Pour la France, on compte la valeur Engie, qui opère les dernières centrales belges avec sa filiale Electrabel et Spie. Toutefois, nulle présence d’EDF et d’Orano, grands absents de ce portefeuille. Ceci pourrait avoir un lien avec l’intention de rachat par le gouvernement français de certaines activités de l’énergéticien français (dont le nucléaire) et la restructuration subséquente du groupe.

En raison des risques spécifiques associés au secteur du nucléaire civil, la banque demande aux entreprises concernées qu’un cadre réglementaire « couvrant la sûreté, la sécurité et les mesures de protection ainsi qu’une gouvernance appropriée », soit en place dans les pays où ont lieu les projets.

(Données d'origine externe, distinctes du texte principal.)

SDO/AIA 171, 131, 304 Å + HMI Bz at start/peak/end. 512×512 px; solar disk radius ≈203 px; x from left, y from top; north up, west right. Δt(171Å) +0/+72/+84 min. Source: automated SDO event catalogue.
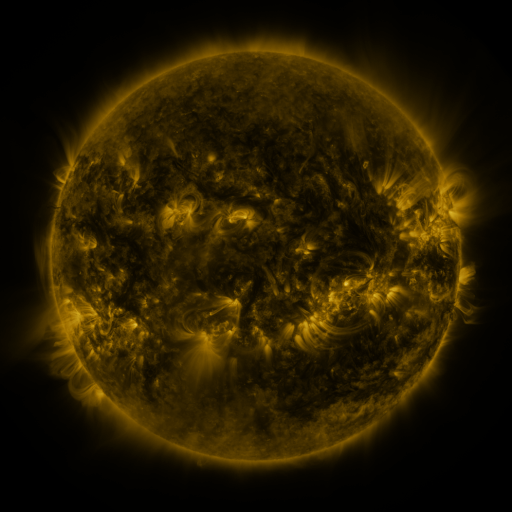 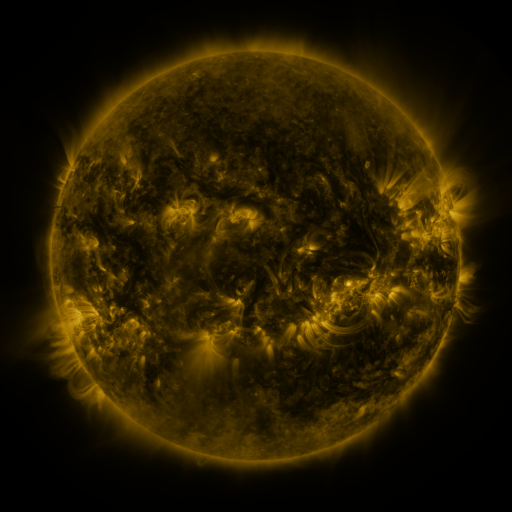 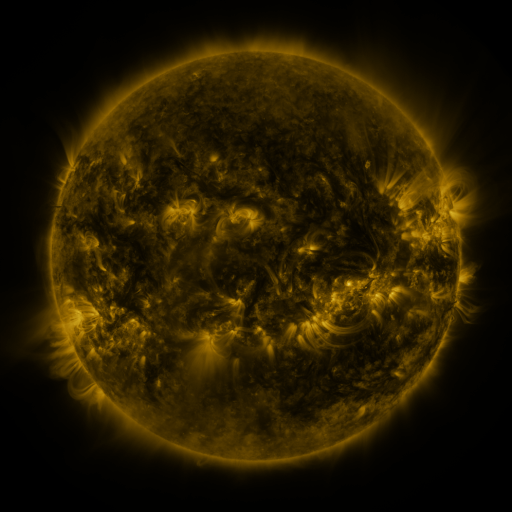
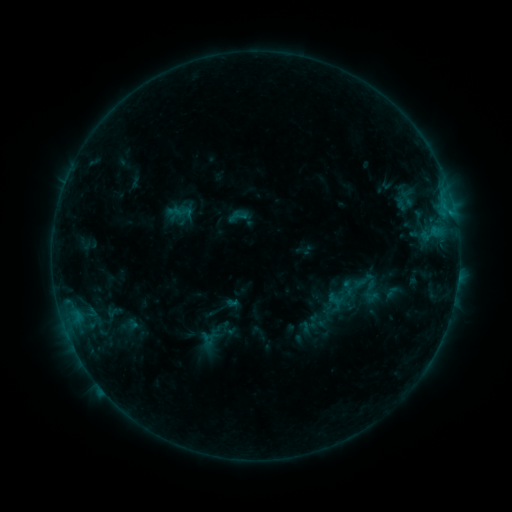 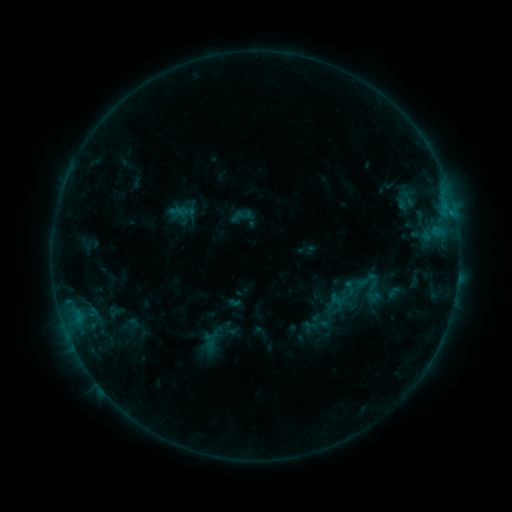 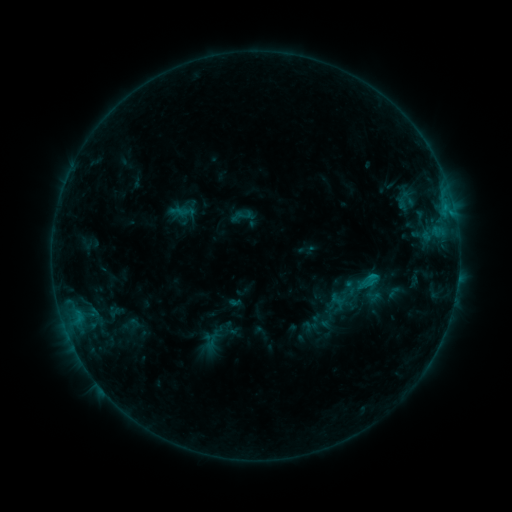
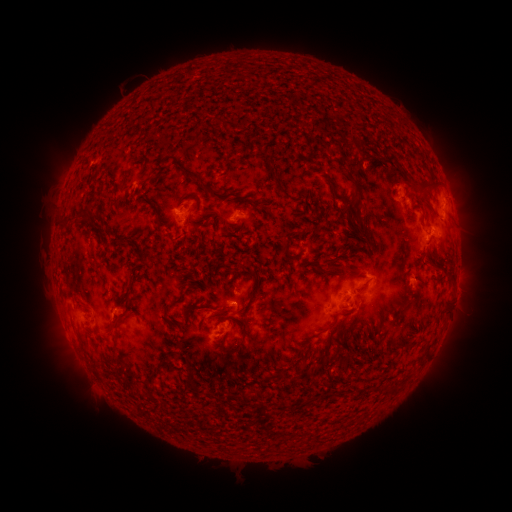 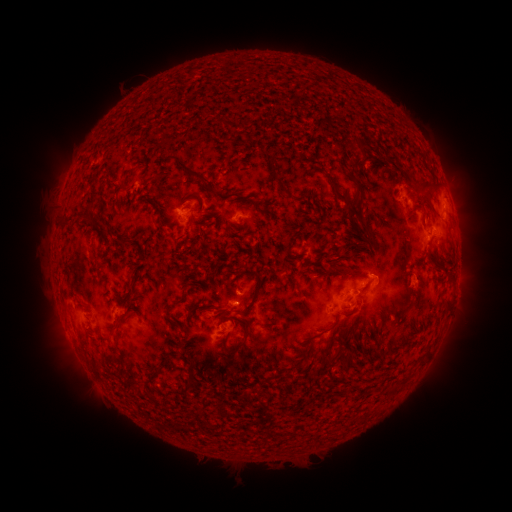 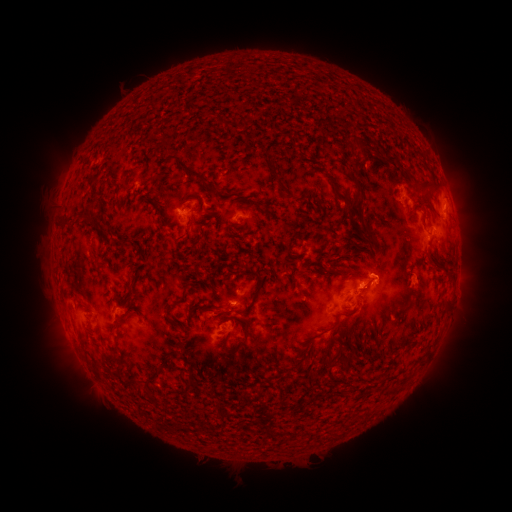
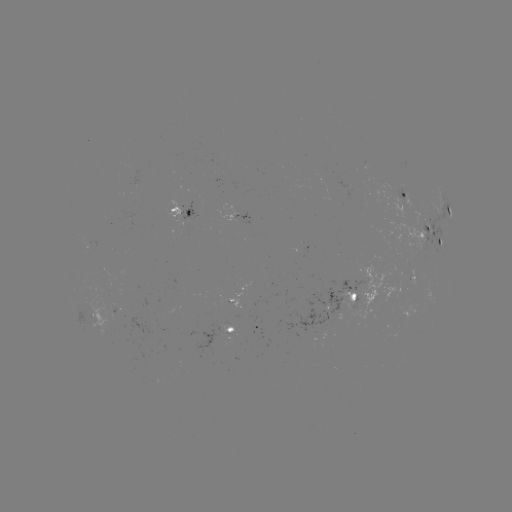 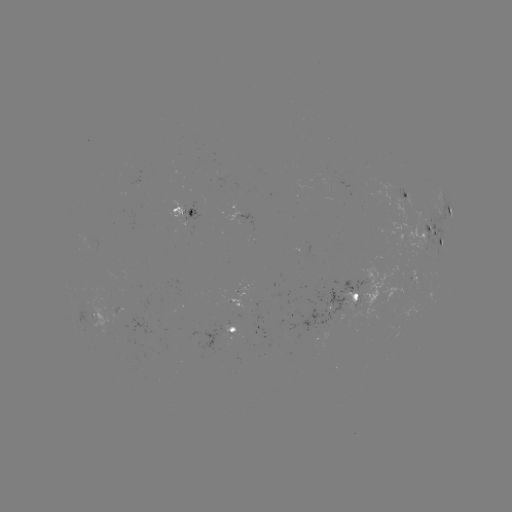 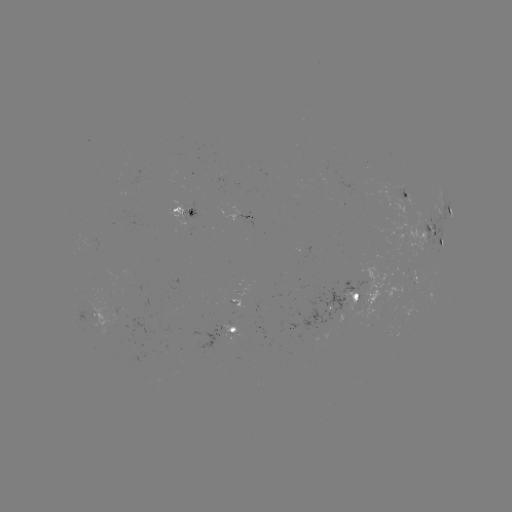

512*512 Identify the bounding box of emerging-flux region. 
[79, 297, 133, 331].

Entre autres exigences, il faut que le pays soit membre de l’Agence internationale de l’énergie atomique (AIEA), dispose d’une autorité de sûreté reconnue, soit signataire du traité de non-prolifération, etc.

D’ici à 2050, les besoins en investissement dans le nucléaire civil vont croître à des niveaux inédits 

Selon l’Agence internationale de l’énergie (AIE), la trajectoire « la moins risquée technologiquement, la plus économique, et la plus acceptable socialement » qui permette d’atteindre les objectifs de zéro émission nette d’ici à 2050, reposera sur un doublement de la capacité nucléaire, de 413 GW début 2022 à 812 GW en 2050. Une telle trajectoire suppose de mettre en service 27 GW de capacité nucléaire chaque année – un rythme de déploiement inédit pour la filière nucléaire. Cet enjeu industriel n’est pas propre au nucléaire et concerne également les renouvelables[3].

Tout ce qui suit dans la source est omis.